Sick of Snapchat? Tired of Twitter? Fed up with Facebook? This is a great time to completely eradicate yourself from social media. All of these online services let you scrub out your accounts if you want a cleaner, leaner life online. Even better, plenty of them let you export your data for safekeeping before you do. So you can always remember that time The Rock answered your desperate tweets or your roommate plastered your Facebook wall with photos of your dog.
Here’s how you can delete, and back up, accounts from most major social media services.
Remember when Facebook was fun? It was around 2008. In any case, if you’ve had enough of advertisements and badly thought-out politics, you don’t have to stick around—the option to sort-of delete your Facebook can be found on the settings page on the web. Click Security, then Edit next to Deactivate your account, then click the link that appears.
That deactivates your account—it’s not actually gone and you can jump back in to the social maelstrom at any time. If you do want to get rid of your account permanently, with no chance of coming back, then you actually need to head to this page and click Delete my account. You get a short grace period during which you can change your mind, then everything is scheduled to be wiped within 90 days.
Facebook makes it very easy to get a copy of all your social networking activity before you go though. Head to the online settings page, then click General and Download a copy of your Facebook data (a password prompt appears to make sure you really are who you say you are). You get posts, photos, chat conversations and more, all in a handy HTML format you can view in your browser.
Goodbye Google! If you’ve decided the time is right to sever all connections with Mountain View, you need to go to your account page on the web then click Delete your account or services. The next option lets you delete some parts of your Google account separately—like your Gmail or YouTube accounts—or get rid of everything at once. As you might expect, you need to enter your password along the way.
If you choose to delete everything, you’ll be given a list of all the stuff that’s going to be wiped—from images in Google Photos to playlists in Google Play Music—and you can then click Delete account to confirm your choice. On each of these screens, you’ll also see a link to download your data.

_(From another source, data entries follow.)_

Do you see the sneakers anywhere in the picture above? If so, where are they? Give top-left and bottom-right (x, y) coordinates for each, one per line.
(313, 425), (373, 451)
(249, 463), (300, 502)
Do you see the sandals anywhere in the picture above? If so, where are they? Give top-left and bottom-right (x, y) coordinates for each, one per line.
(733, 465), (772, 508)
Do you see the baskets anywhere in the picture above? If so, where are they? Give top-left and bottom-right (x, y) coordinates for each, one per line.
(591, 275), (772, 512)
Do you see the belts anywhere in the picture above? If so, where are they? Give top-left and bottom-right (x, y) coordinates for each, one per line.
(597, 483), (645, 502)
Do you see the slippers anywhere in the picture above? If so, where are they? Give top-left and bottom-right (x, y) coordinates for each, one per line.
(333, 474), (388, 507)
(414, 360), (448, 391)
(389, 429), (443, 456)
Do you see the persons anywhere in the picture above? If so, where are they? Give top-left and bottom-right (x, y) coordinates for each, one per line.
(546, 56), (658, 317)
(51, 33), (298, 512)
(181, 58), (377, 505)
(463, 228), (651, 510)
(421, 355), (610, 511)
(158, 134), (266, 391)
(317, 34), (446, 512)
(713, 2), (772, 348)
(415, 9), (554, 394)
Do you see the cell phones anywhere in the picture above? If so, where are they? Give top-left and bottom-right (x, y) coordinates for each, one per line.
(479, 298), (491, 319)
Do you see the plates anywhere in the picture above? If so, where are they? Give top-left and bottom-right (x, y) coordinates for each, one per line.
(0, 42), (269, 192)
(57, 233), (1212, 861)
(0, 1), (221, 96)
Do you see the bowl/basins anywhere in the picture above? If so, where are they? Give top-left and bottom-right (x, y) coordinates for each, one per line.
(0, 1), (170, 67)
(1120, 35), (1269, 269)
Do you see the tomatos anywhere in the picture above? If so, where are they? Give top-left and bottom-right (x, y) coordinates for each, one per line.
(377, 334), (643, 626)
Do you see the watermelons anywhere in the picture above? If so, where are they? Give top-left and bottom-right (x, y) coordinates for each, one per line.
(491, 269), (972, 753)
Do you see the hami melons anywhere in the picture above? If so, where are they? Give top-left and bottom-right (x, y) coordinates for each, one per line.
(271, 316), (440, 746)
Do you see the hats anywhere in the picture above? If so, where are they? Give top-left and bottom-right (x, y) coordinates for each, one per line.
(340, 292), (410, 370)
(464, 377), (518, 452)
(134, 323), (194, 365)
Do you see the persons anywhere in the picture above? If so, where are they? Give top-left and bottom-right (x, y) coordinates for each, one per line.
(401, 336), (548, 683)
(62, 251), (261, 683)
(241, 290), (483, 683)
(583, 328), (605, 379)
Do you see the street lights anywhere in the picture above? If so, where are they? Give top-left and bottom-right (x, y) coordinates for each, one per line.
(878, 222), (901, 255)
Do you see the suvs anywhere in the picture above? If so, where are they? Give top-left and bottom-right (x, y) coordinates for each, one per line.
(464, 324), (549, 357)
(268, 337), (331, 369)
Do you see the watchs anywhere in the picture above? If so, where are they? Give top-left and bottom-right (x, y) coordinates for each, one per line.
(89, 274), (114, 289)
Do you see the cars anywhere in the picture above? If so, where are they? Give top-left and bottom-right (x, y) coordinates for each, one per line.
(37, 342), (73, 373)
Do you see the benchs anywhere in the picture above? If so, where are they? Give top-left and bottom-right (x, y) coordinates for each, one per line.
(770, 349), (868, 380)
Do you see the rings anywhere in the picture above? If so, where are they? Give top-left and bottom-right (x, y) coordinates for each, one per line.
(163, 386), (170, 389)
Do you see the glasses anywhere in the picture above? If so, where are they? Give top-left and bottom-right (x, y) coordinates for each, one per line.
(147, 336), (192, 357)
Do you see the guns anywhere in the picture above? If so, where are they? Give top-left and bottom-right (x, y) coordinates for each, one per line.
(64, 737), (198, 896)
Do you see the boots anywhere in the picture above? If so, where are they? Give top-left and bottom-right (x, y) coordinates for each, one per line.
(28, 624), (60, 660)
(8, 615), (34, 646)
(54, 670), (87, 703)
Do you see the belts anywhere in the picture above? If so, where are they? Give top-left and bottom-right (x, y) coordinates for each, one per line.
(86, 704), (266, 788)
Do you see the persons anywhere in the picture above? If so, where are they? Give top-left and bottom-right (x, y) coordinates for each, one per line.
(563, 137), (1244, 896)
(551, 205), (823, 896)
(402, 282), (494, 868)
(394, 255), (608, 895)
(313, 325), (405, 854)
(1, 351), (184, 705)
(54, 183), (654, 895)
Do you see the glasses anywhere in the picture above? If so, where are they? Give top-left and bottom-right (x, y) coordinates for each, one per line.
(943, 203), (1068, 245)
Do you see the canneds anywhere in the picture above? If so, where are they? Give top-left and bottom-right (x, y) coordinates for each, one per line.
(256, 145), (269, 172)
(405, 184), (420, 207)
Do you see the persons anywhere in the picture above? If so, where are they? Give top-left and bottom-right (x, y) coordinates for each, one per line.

Those data dump tools can also be accessed from the main account page by clicking Personal info & privacy then scrolling down to Download your data and selecting Create archive. The next screen lets you select which bits of data you want saving (Google Calendar appointments? Blogger posts?) and you can then choose a file archive type and delivery method (it can even be saved straight to your Google Drive if you decide to keep that one bit of Google).
If you’ve had just about as much of Twitter as you can take, quitting the service is fairly straightforward. To get your data out before you get out, go to Twitter settings in your web browser, click Account and then Request your archive. When it’s ready to download, you’ll get an email alert—all your tweets are saved in a nicely formatted HTML archive so you can relive the good tweeting times.
Still keen on leaving? Click Deactivate my account then confirm your choice on the next screen—this actually means delete, not just deactivate, but you do get a grace period of 30 days during which you can log back into your account and carry on as normal. If you’re part of Twitter royalty and verified, you get 12 whole months to change your mind.
To delete Instagram you need to head this page. Tell Instagram why you’re going (“it’s not you, it’s me” maybe), enter your password, then click Permanently delete my account. If that’s too much, you can temporarily disable your account by opening up your profile settings from the web then clicking Temporarily disable my account. There’s no time limit to this, so you can pick up again whenever you like.
As for getting your photos and videos out of Instagram, there’s no easy, integrated “export all” option you can make use of. You either need to have been saving your Instagrams to your phone all along (it’s the Save Original Photos switch in settings) or trust your account data to a third-party service like Instaport.
By its very nature, Snapchat doesn’t leave much of a digital trail, though the app has become more inclined towards permanence in recent years. You can save your photos and videos to your phone (via Memories in the app settings), but you need to do this in advance—you can’t bring your old snaps back.
The option to delete your account isn’t actually available in the app, so you need to head to accounts.snapchat.com in a web browser, log in, and then click Delete my account. Snapchat will check that you really, really want to go, and then you’re done. If you change your mind, you’ve got 30 days to reactivate it.
If Yahoo’s woes have convinced you that enough is enough as far as the once-great internet service goes, then you need to log into your account inside a web browser and then visit this special page—you’ll be warned about the consequences of deleting your account (which... er... deletes all your data), then you need to click Terminate this Account to confirm.
Unfortunately there’s no quick and easy way to get all of your data out of Yahoo, but we’re talking primarily emails here, which can be accessed via IMAP. If you plug the Yahoo Mail settings into your email client of choice, whether Gmail or Outlook, you can get all of your messages moved out and saved before pulling the plug on Yahoo.